+++ Stored data

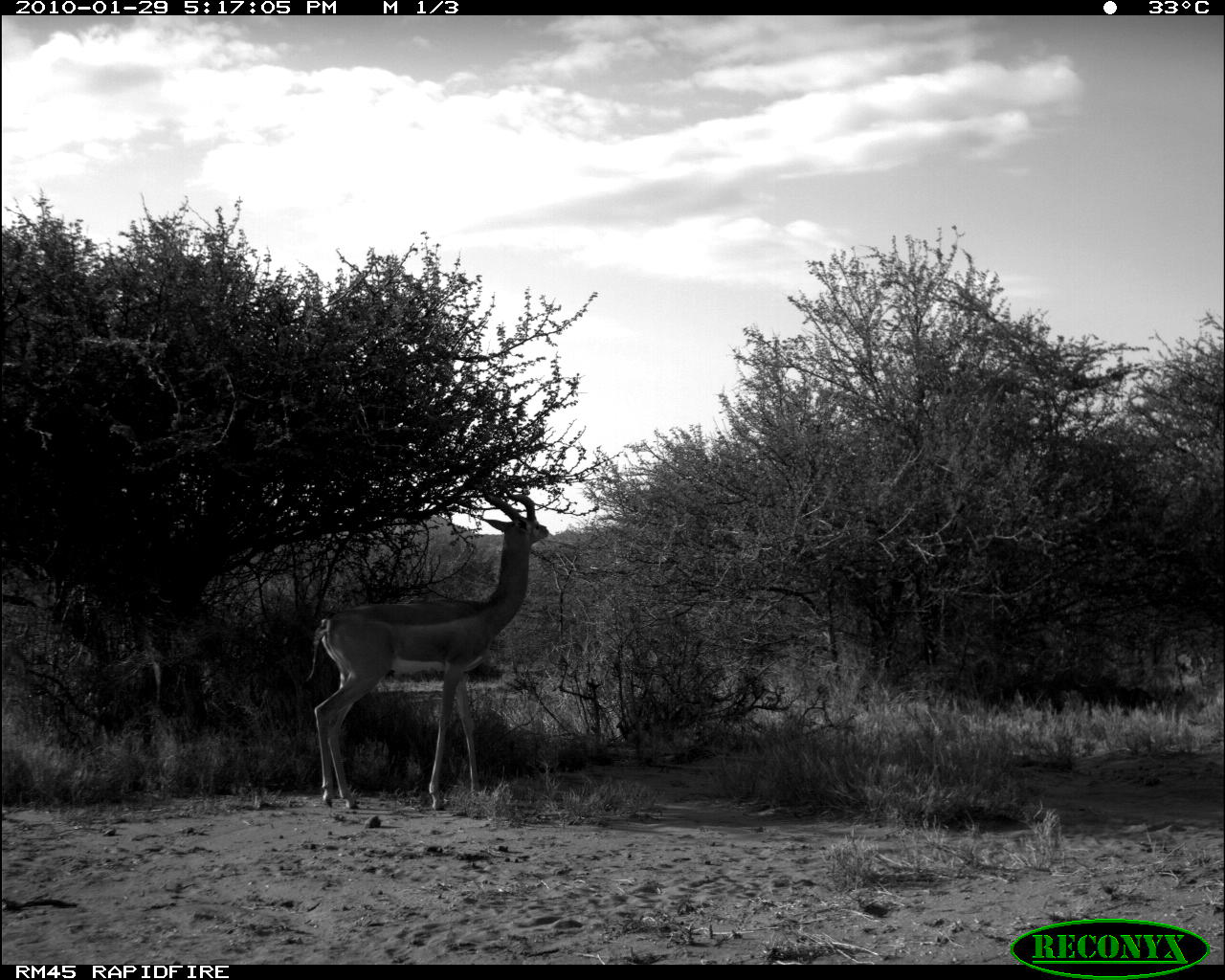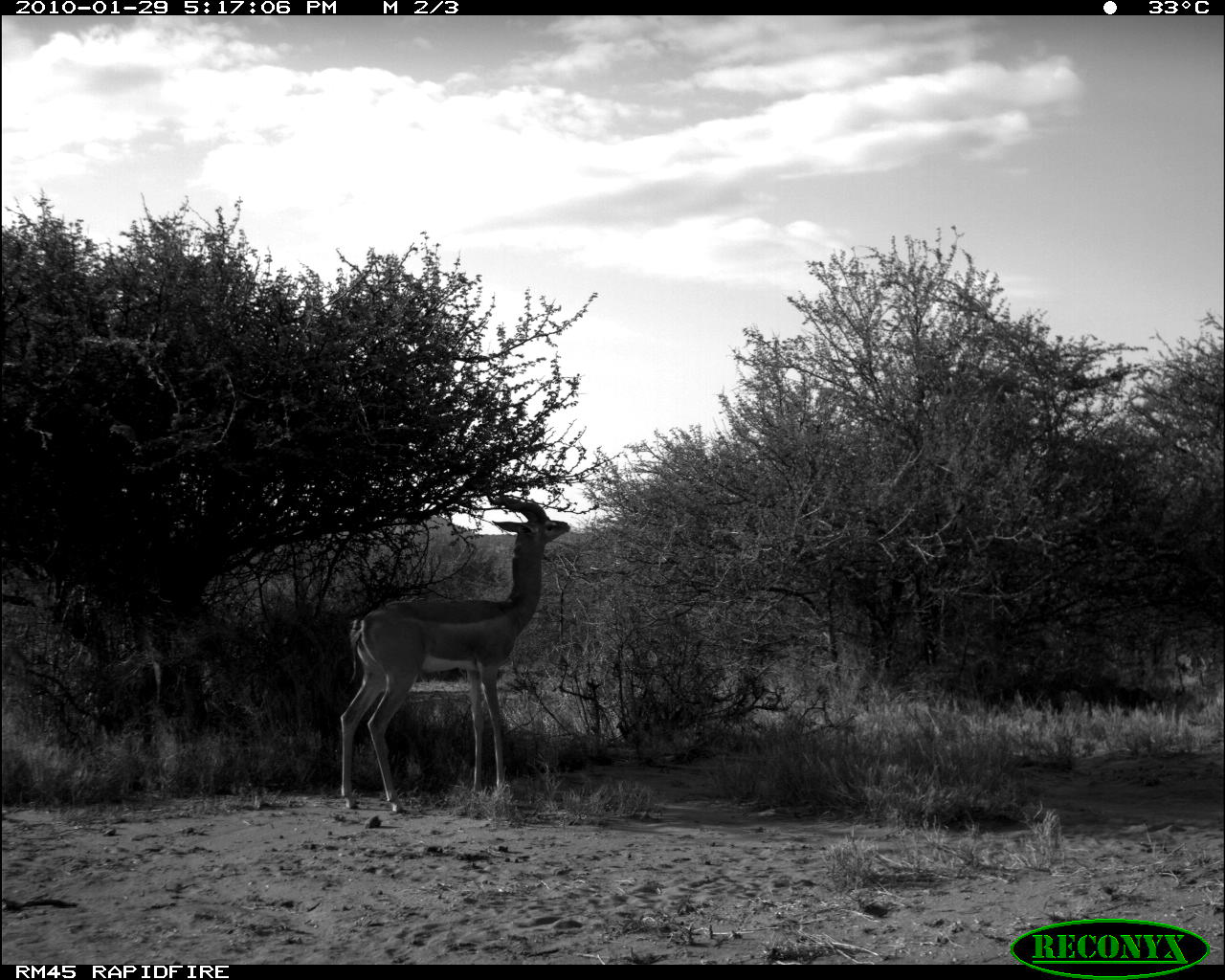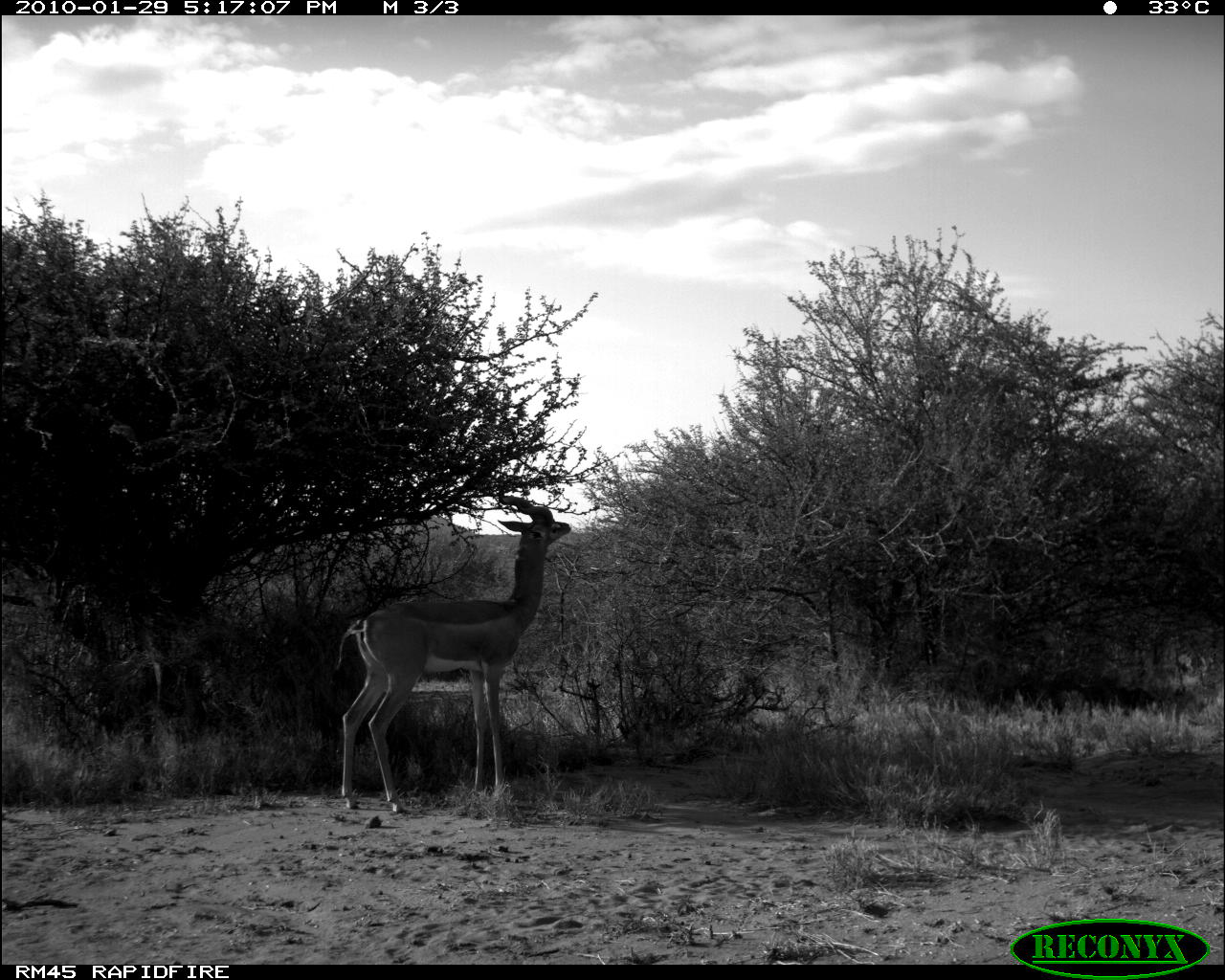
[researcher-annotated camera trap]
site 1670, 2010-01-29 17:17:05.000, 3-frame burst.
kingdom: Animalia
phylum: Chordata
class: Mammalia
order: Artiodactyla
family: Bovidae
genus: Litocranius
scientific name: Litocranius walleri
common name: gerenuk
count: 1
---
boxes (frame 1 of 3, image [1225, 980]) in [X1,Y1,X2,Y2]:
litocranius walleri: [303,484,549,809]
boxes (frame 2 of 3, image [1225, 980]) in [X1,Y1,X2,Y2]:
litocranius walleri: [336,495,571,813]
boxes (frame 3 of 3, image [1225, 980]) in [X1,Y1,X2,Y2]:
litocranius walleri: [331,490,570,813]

++++++
+++ Stored data

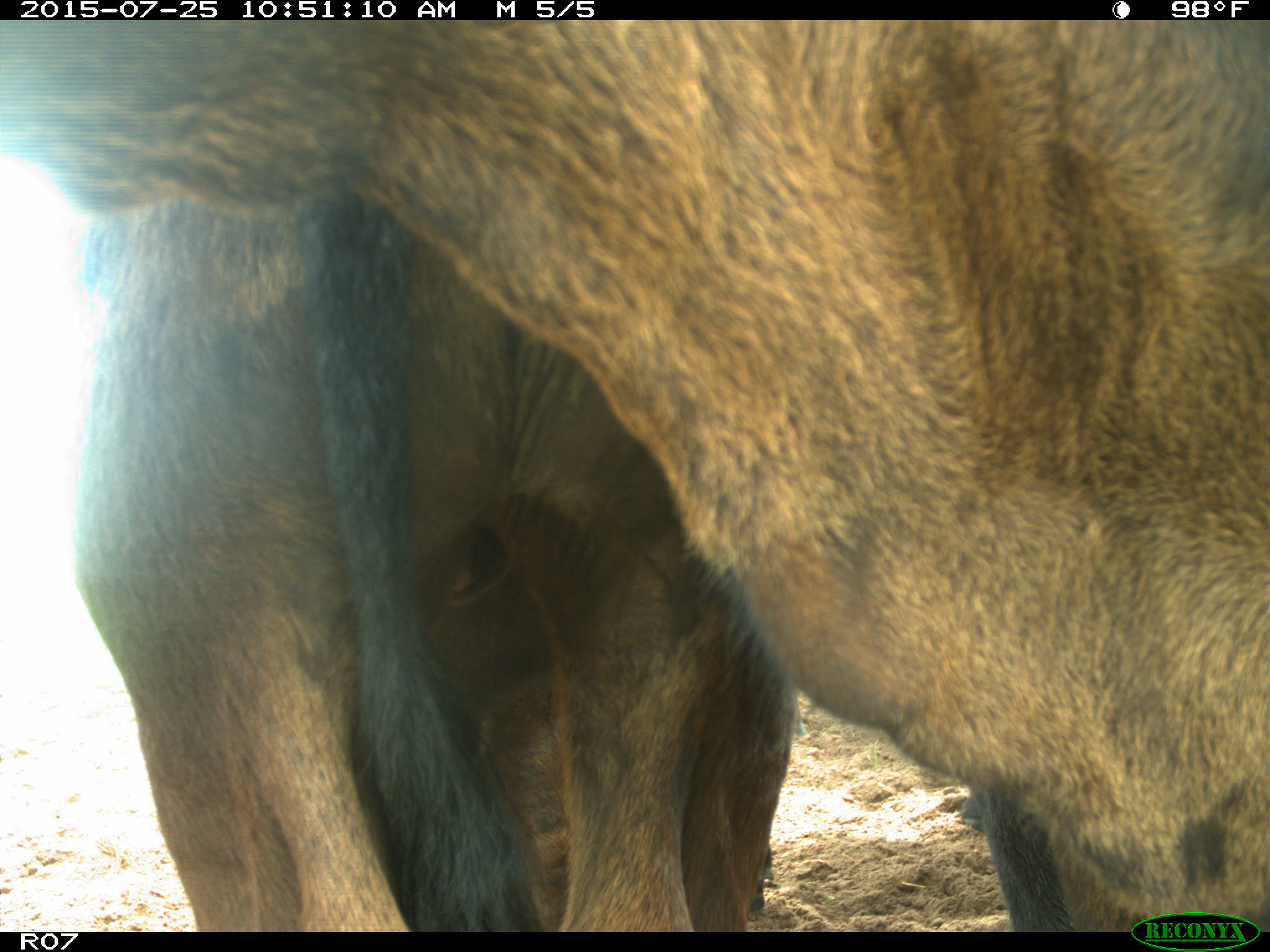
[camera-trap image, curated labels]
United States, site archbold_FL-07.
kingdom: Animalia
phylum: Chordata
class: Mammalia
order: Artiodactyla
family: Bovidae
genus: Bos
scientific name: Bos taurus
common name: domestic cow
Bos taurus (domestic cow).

++++++

Note which lines carry the word "site" in the material, then copy each of them.

> Result
site 1670, 2010-01-29 17:17:05.000, 3-frame burst.
United States, site archbold_FL-07.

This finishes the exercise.